#### [Passage présenté]
☆ ☆ ☆ ☆
Si les évêques ont le pouvoir de charger l'Eglise d'une infinité de traditions et de lier les consciences, pourquoi l'Ecriture nous défend-elle en tant d'endroits d'établir des traditions et de les suivre? D'où vient qu'elle les appelle une doctrine de démons? Le Saint-Esprit a-t-il averti en vain de ces choses?

Il en suit donc que si les ordonnances instituées pour mériter la grâce, et comme nécessaires, sont contre l'Evangile, les évêques n'ont pas le pouvoir de les établir. Il est bien nécessaire qu'on conserve dans l'Eglise la doctrine de la liberté chrétienne, puisque la servitude de la Loi n'a plus d'obligation pour nous. Demeurez ferme, dit l'apôtre, dans la liberté que Jésus-Christ nous a acquise, et ne vous remettez pas de nouveau sous le joug de la servitude. Il faut nécessairement s'attacher au principal point de l'Evangile, qui est que nous sommes justifiés gratuitement par la foi en Jésus-Christ, et non pas pour des observances ou des cultes institués par les hommes.

Quel sentiment doit-on avoir par conséquent sur le dimanche et certaines cérémonies qui s'observent dans l'Eglise? Nous répondons que les évêques et les pasteurs peuvent les établir pour conserver l'ordre dans l'Eglise, mais non pas pour mériter la grâce ou offrir une satisfaction pour les péchés qu'ils ne peuvent pas obliger les consciences à croire que ce soient des cultes nécessaires, ou à s'accuser de péché quand on les néglige sans choquer personne. C'est ainsi que S. Paul ordonne: Que dans les assemblées les femmes soient voilées, et que ceux qui interprètent dans l'Eglise les Ecritures saintes, soient entendus avec ordre, l'un après l'autre.
☆ ☆ ☆ ☆
#### [Enregistrements fournis]
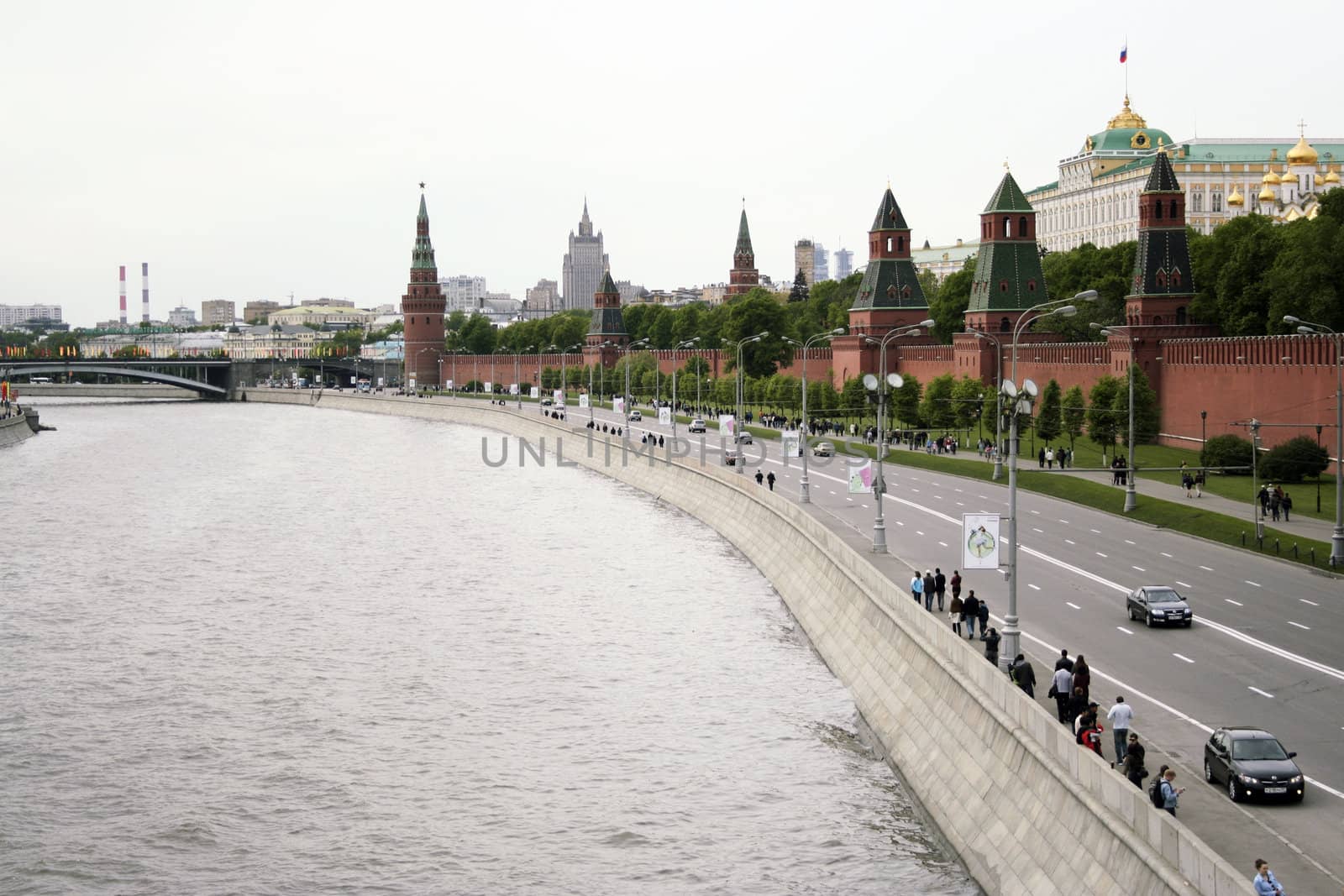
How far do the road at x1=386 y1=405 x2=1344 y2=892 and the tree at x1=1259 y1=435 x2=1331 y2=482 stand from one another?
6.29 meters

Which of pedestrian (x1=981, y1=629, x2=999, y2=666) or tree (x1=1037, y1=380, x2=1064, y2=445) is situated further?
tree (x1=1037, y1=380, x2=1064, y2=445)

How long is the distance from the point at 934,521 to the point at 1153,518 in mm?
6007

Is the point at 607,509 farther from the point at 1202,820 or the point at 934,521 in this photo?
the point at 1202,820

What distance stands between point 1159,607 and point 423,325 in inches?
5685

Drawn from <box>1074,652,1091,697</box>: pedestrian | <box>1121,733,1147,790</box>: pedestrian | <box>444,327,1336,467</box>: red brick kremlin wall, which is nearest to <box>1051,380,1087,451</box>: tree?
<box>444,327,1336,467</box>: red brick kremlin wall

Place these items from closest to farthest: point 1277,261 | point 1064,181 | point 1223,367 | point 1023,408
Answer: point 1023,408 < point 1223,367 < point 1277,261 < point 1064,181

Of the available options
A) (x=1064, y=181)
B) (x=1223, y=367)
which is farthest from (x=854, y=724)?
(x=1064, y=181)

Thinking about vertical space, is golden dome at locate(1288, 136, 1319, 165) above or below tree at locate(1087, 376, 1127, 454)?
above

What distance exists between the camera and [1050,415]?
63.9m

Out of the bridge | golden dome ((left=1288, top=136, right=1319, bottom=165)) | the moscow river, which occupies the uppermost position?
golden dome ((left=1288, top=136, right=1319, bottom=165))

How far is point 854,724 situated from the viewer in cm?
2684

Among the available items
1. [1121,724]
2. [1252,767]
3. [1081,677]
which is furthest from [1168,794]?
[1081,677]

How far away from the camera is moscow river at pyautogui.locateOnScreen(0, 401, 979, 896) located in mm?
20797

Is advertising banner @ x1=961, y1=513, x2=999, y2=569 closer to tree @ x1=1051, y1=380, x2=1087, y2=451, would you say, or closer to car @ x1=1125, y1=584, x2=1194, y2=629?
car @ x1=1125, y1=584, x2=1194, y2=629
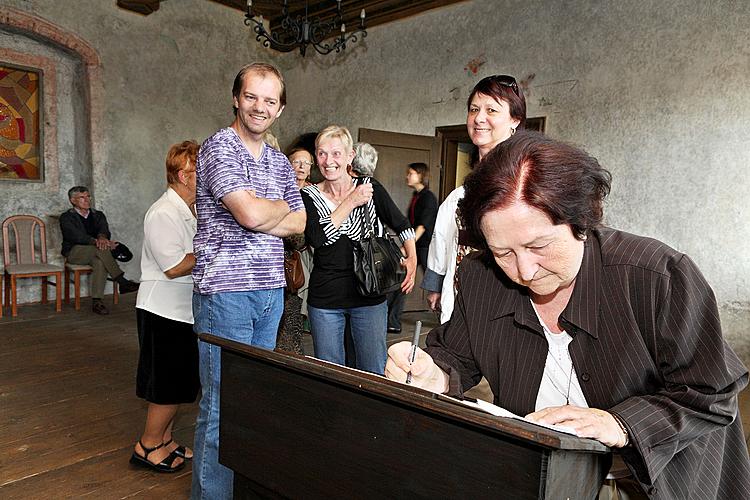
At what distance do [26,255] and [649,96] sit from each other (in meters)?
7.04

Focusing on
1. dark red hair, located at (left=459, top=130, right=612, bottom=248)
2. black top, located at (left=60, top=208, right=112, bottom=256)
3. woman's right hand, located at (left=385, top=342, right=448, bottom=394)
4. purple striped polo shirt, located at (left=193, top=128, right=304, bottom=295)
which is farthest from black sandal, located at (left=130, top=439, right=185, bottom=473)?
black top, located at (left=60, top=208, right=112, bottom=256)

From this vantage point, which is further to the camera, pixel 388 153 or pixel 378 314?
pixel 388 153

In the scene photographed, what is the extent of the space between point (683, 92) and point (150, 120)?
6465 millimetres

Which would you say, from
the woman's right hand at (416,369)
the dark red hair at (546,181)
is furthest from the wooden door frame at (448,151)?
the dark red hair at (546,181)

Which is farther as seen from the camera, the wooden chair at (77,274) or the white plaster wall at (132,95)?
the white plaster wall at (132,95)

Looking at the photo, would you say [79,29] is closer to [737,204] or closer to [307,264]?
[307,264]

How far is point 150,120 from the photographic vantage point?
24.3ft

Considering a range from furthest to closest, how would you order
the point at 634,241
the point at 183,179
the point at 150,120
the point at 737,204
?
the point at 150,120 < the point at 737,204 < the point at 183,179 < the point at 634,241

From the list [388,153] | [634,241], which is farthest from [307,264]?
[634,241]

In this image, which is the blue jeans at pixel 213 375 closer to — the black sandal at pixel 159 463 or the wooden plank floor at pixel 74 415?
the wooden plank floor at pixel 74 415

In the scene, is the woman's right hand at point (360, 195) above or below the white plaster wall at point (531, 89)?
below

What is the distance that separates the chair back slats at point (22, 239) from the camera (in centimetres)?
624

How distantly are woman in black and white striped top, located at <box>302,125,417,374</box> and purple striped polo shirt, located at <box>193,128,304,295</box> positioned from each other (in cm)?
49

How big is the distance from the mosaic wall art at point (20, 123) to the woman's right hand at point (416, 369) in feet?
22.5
☆ ☆ ☆ ☆
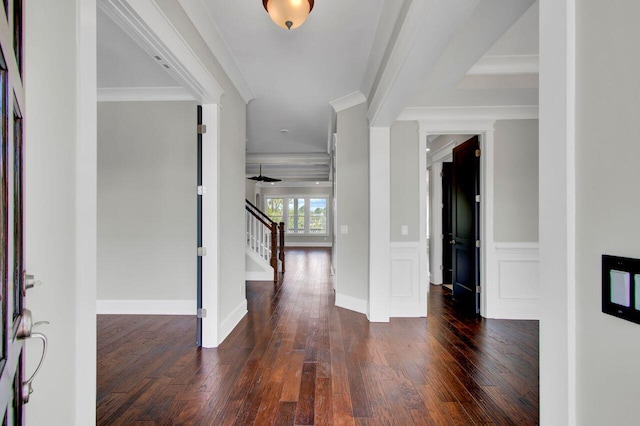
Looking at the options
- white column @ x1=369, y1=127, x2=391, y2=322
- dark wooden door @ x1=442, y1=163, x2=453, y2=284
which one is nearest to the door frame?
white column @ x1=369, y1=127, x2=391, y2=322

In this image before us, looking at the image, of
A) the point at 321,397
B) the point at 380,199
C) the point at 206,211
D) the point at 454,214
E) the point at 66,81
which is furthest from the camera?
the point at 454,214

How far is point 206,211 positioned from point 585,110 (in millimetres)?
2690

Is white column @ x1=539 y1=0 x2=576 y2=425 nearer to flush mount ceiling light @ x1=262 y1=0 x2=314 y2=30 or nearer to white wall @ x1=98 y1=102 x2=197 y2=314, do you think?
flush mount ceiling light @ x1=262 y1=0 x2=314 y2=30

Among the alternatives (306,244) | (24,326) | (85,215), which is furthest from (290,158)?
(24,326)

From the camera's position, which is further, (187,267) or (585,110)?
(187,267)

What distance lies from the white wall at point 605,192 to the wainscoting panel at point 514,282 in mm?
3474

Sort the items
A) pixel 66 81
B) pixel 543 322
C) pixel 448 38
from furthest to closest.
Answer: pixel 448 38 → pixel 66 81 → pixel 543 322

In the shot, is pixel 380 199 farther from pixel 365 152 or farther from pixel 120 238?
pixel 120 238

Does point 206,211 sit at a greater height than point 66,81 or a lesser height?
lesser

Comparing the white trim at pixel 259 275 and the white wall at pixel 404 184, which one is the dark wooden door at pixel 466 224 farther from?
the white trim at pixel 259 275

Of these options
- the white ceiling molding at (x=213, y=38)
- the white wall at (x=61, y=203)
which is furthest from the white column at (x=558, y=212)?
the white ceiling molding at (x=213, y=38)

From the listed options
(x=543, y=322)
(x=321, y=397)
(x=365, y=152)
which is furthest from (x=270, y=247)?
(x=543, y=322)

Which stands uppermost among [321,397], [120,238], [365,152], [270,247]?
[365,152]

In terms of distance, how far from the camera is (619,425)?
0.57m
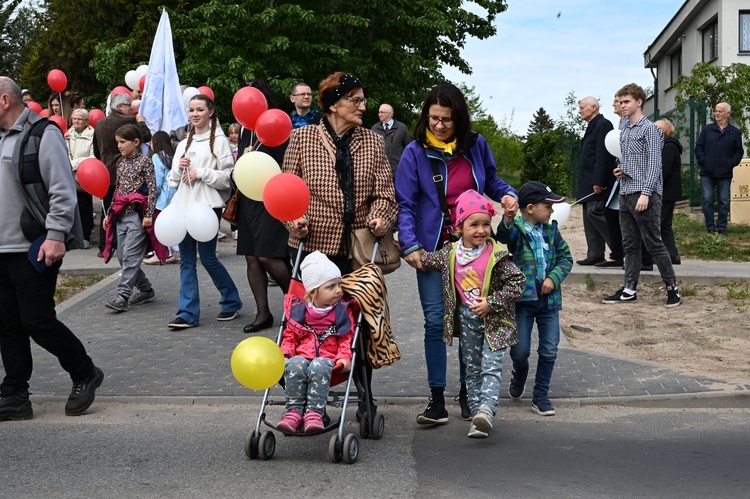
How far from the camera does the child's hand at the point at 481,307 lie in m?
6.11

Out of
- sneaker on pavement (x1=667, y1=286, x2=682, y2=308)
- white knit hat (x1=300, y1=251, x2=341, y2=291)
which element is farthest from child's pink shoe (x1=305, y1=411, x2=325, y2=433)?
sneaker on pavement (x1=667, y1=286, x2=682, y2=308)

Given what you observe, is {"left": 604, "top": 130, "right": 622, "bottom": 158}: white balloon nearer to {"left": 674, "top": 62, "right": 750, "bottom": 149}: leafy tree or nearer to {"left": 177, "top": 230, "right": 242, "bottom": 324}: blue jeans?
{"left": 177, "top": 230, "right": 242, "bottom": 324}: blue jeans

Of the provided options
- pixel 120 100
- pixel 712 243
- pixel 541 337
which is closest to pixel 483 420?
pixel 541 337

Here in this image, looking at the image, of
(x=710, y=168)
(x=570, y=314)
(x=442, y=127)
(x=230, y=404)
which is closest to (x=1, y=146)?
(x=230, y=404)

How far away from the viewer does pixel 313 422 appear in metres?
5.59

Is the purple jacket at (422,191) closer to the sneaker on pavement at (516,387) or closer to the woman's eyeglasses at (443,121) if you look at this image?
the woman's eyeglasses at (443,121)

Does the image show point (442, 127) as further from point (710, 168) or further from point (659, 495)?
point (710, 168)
☆ ☆ ☆ ☆
#### [Consignes]
1. Mettez sous forme de liste numérotée les lignes des enregistrements, depuis la ligne qui contient « How far do the » jusqu'à la ligne qui contient « 6.29 meters » incluse, en omettant les lignes vides.
2. Rédigez la suite du passage sur le pouvoir des évêques et les traditions de l'Église, en reprenant après sa dernière phrase.

#### [Réponses finales]
1.
1. How far do the road at x1=386 y1=405 x2=1344 y2=892 and the tree at x1=1259 y1=435 x2=1331 y2=482 stand from one another?
2. 6.29 meters

2.
Il convient que les Eglises observent ces ordonnances pour maintenir la paix et pour ne pas s'entre offenser, et afin que tout se fasse avec ordre et sans tumulte. Mais que les consciences n'en soient pas chargées, qu'on ne persuade personne que l'observance de ces choses soit nécessaire pour le salut, ou qu'on pèche en ne les suivant pas. Une femme commet-elle donc un péché quand elle paraît en public sans avoir la tête voilée dans les pays où cet usage n'est pas choquant?

Il en est de même des dimanches, de la fête de Pâques, de la Pentecôte, et de semblables fêtes et coutumes. Ceux qui soutiennent que le dimanche a été mis à la place du sabbat, par l'autorité de l'Eglise et comme une chose nécessaire, se trompent fort. Ce fut l'Ecriture qui abrogea le sabbat, en enseignant que toutes les cérémonies mosaïques pouvaient être abandonnées après la promulgation de l'Evangile. Toutefois, comme il était nécessaire d'instituer un certain jour, afin que le peuple sût quand il devait s'assembler, il apparaît que l'Eglise a institué pour cela le dimanche qui offrait en même temps aux fidèles un exemple de la liberté chrétienne, et qui leur apprenait que ni l'observance du sabbat, ni celle d'un autre jour n'est nécessaire.

On a élevé des disputes interminables sur le changement de la Loi ancienne, les cérémonies de la nouvelle et le changement du sabbat; elles sont toutes nées de la persuasion où l'on était, qu'il devait y avoir dans l'Eglise un culte semblable au lévitique, et que Jésus-Christ avait donné aux apôtres et aux évêques le pouvoir d'instituer de nouvelles cérémonies nécessaires pour le salut. Ces erreurs se sont glissées dans l'Eglise à mesure qu'on a cessé d'enseigner clairement la justice de la foi. Les uns ont prétendu que l'observance du dimanche n'est pas à la vérité de droit divin, mais presque; d'autres ont longuement examiné en quel cas il est permis de travailler aux jours de fêtes. Mais toutes ces doctrines sont-elles autre chose que des liens pour les consciences? On tâche d'adoucir maintenant les traditions, mais on ne pourra jamais observer une juste mesure tant qu'on les croira nécessaires; et cette opinion durera indispensablement tant qu'on ignorera la justice de la foi et la liberté chrétienne.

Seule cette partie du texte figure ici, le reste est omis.